## What you are asked to do
Copy the following data exactly and drop the pictures.

Web page caption snippets:
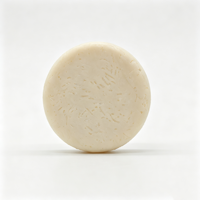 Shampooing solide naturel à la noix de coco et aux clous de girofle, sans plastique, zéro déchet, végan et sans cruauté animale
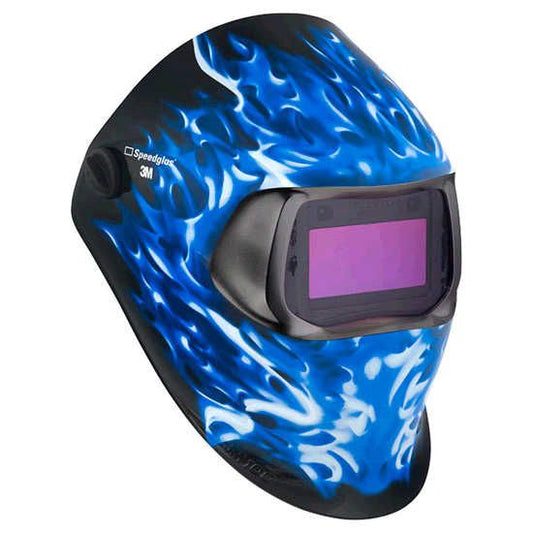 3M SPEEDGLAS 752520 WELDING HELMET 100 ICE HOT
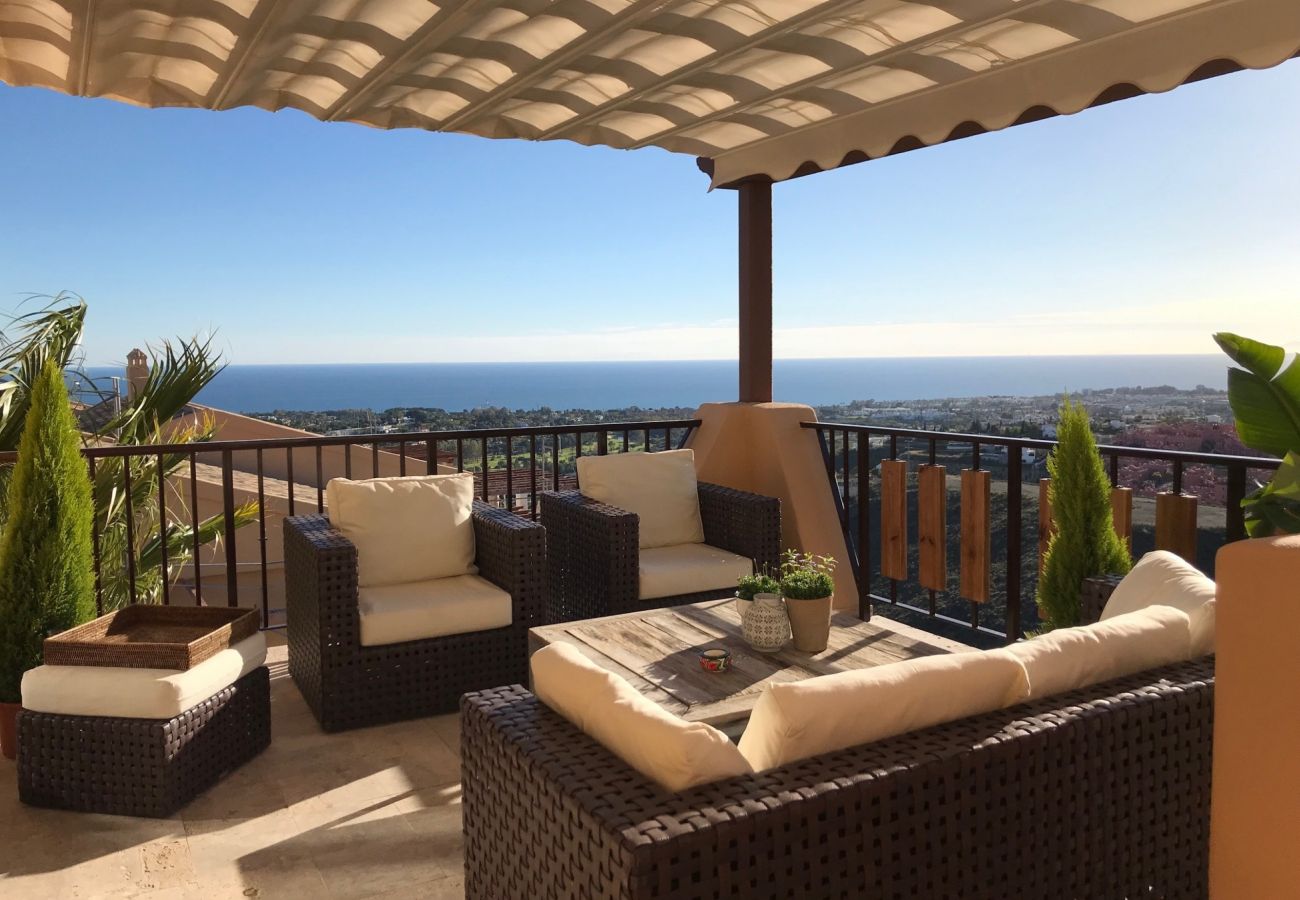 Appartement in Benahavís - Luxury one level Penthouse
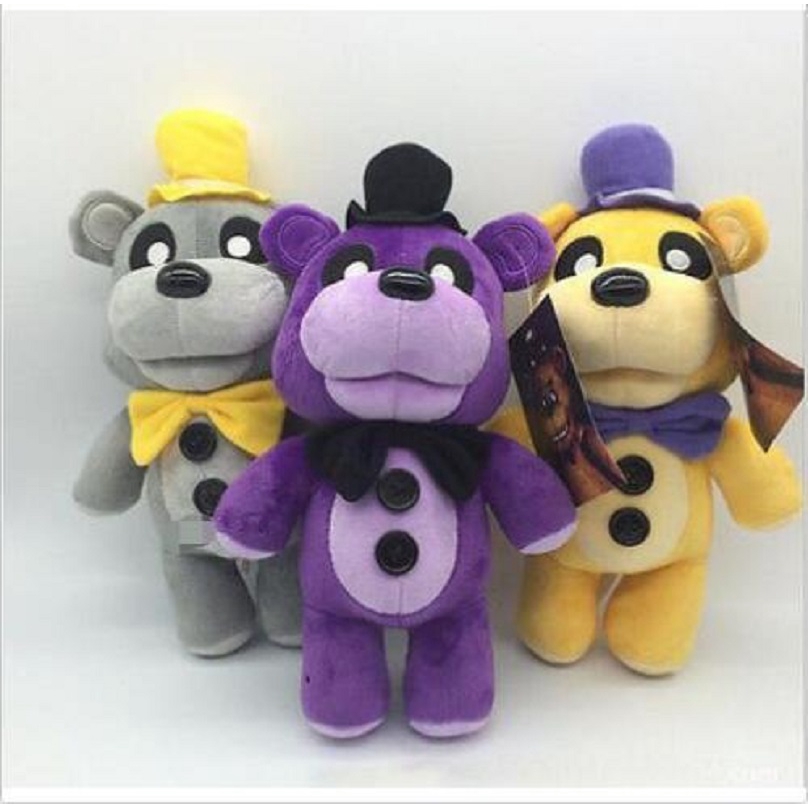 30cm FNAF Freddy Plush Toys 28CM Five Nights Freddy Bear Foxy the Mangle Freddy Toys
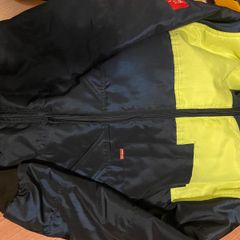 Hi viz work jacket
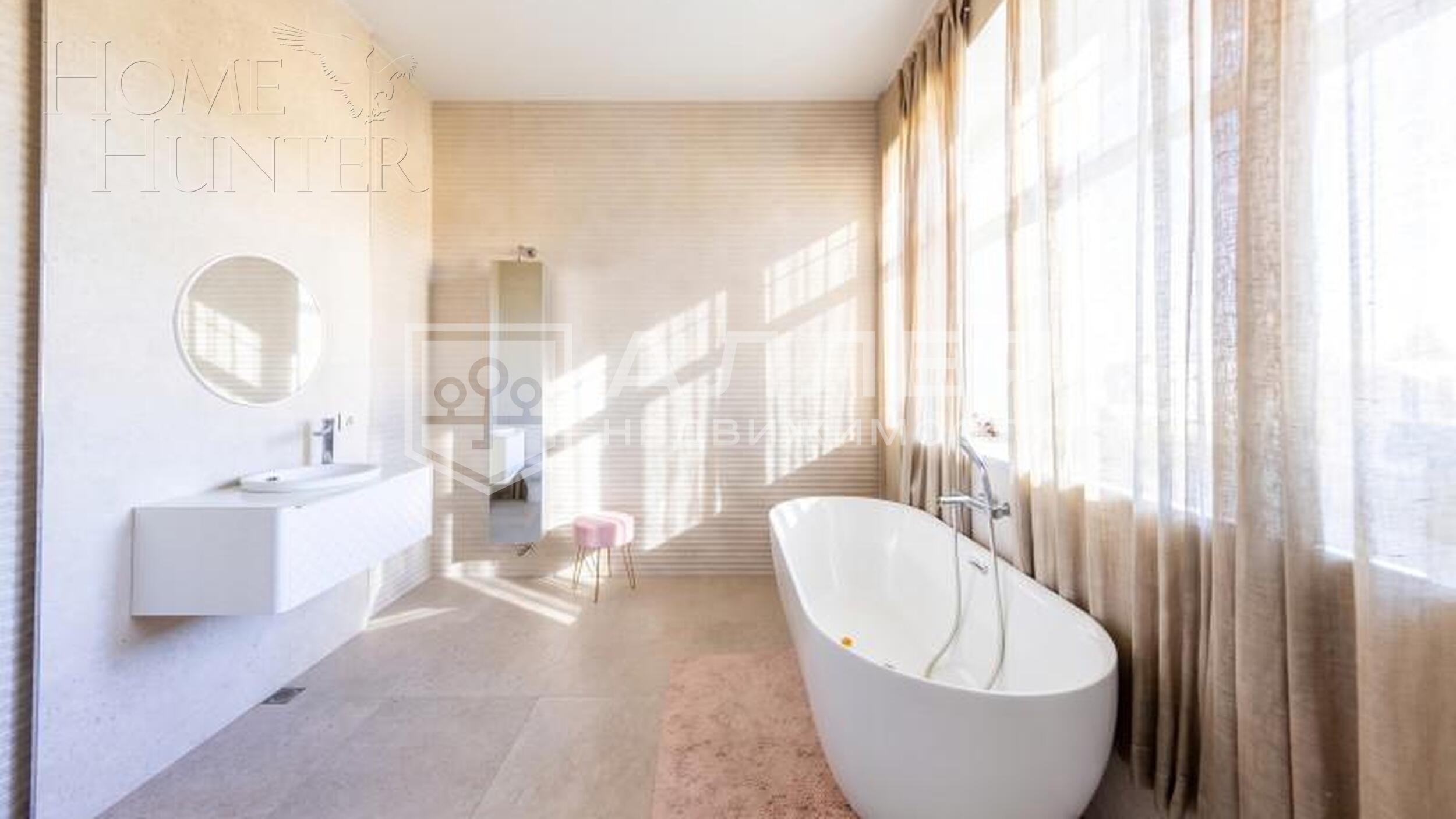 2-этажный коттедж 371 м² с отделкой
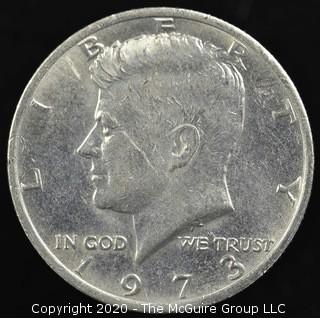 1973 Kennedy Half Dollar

## Output of the exercise
 Shampooing solide naturel à la noix de coco et aux clous de girofle, sans plastique, zéro déchet, végan et sans cruauté animale
 3M SPEEDGLAS 752520 WELDING HELMET 100 ICE HOT
 Appartement in Benahavís - Luxury one level Penthouse
 30cm FNAF Freddy Plush Toys 28CM Five Nights Freddy Bear Foxy the Mangle Freddy Toys
 Hi viz work jacket
 2-этажный коттедж 371 м² с отделкой
 1973 Kennedy Half Dollar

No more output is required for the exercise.